# A few Roasting Aids



## ronsil (Mar 8, 2012)

Here are a few aids I use during my roasting. Maybe something you may find useful.

Download & print on glossy paper 'degree of coffee roasting' from Sweet Marias. Cut out the stages of roasting with their numbers from City to Charcoal. This give you tiles approx 2" x 2" which should then be laminated. Ideal for comparing completed roasts to see where you are at. The laminate is reflecting the light in the pics but excellent match in daylight.

Task 1. Please rewrite the part of the roasting aids post above that opens with the words containing "Here are a few" and closes with "match in daylight.", substituting "roasts" for "roasting".
Task 2. Extend the roasting aids post by writing what comes after its final sentence.

Input data.
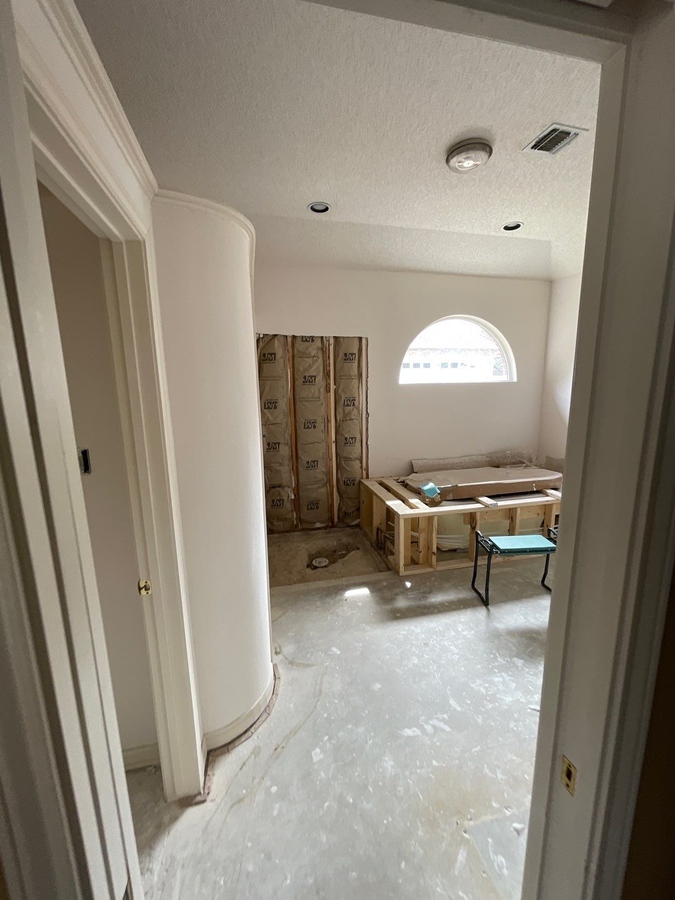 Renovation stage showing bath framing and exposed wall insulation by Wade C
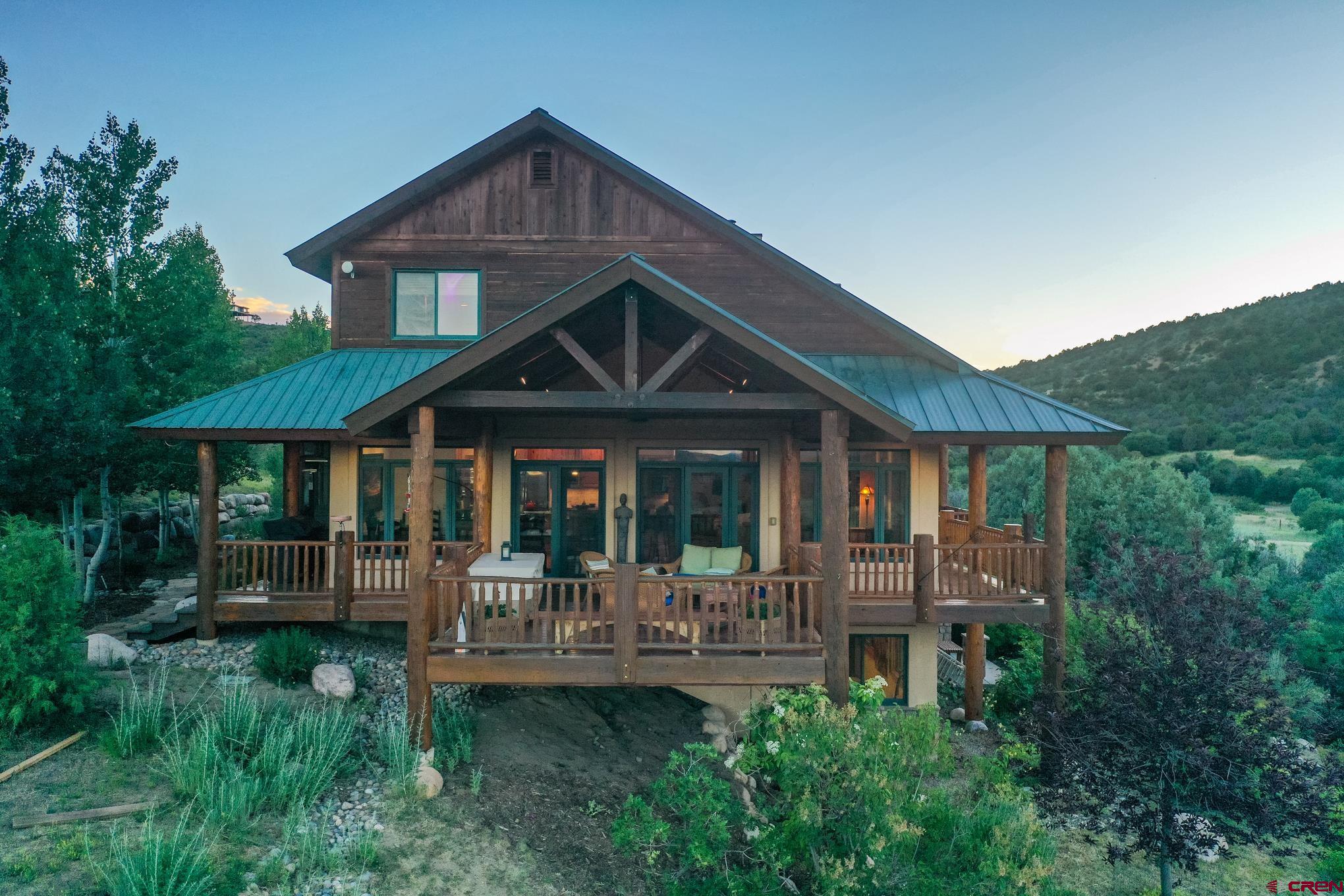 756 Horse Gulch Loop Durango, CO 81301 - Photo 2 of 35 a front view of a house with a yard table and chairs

Answer space 1.
Here are a few aids I use during my roasts. Maybe something you may find useful.

Download & print on glossy paper 'degree of coffee roasts' from Sweet Marias. Cut out the stages of roasts with their numbers from City to Charcoal. This give you tiles approx 2" x 2" which should then be laminated. Ideal for comparing completed roasts to see where you are at. The laminate is reflecting the light in the pics but excellent match in daylight.

Answer space 2.
Use 80/100 grams Lock & Lock containers. Pierce a small hole in centre of lid & fit a one way valve (cut out of old 250 grams pouches) under the lid secured with packaging tape. Ideal for holding or freezing small batches of beans with less access to oxygen(air). Open 1 box & use immediately as required. If frozen allow to defrost for a few hours

Computer control for Hottop owners. The Columbian Villa Esperanza beans, green from Rave, shown in all pics were roasted this morning. Enlarge & look at the Chart to see how close todays roast matches my last (5 weeks ago) template. Very slightly different event timings are due to different ambient, remember the heatwave, temperatures. Drop in the Beans at 160C & let the Computer do the rest.

View attachment 3990
View attachment 3989
View attachment 3991
View attachment 3988


Happy roasting!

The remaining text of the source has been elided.